Film review: Memoirs of a Murderer – Tetsuya Fujiwara stars in preposterous Japanese remake of Confession of Murder
This story of a serial killer who writes a bestselling book about his crimes and the policeman who tries to bring him to justice, suffers from a ridiculous plot, and dull acting
A killer becomes a media sensation after publishing a book about his heinous crimes in this preposterous film by Yu Irie. Not to be confused with Won Shin-yeon’s recent Memoir of a Murderer or Bong Joon-ho’s 2003 classic Memories of Murder, Memoirs of a Murderer is indeed a Japanese reworking of the 2012 South Korean thriller Confession of Murder, directed by The Villainess’ Jung Byung-gil.
After the statute of limitations expires on a string of grisly stranglings dating back to the 1990s, the charismatic Sonezaki (Tetsuya Fujiwara) steps forward and announces himself as the serial killer, unveiling a tell-all autobiography, which becomes an instant bestseller.
While the police are powerless to stop him due to a legal loophole, detective Makimura (Hideaki Ito) remains determined that he can bring Sonezaki to justice. But he soon finds himself protecting the killer from a number of revenge attacks from his victims’ relatives.
In the past, the versatile Ito has played everything from sympathetic to sinister, but as the obsessive, grief-stricken Makimura, he is dull as dishwater. Fujiwara, conversely, channels his effete histrionic style perfectly, ensuring Sonezaki is infuriatingly loathsome throughout.

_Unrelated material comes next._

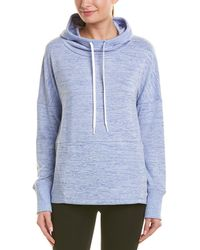 Marc New York - Funnel Neck Hoodie - Lyst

But while the original film was scrappy yet enjoyable, Irie attempts to spin a complex psychological thriller out of this remake, seemingly unaware that his material is inherently ridiculous. With no characters to root for, and a plot insistent on wrong-footing its audience at the expense of anything approaching plausibility, Memoirs of a Murderer proves eminently forgettable and a colossal waste of talent.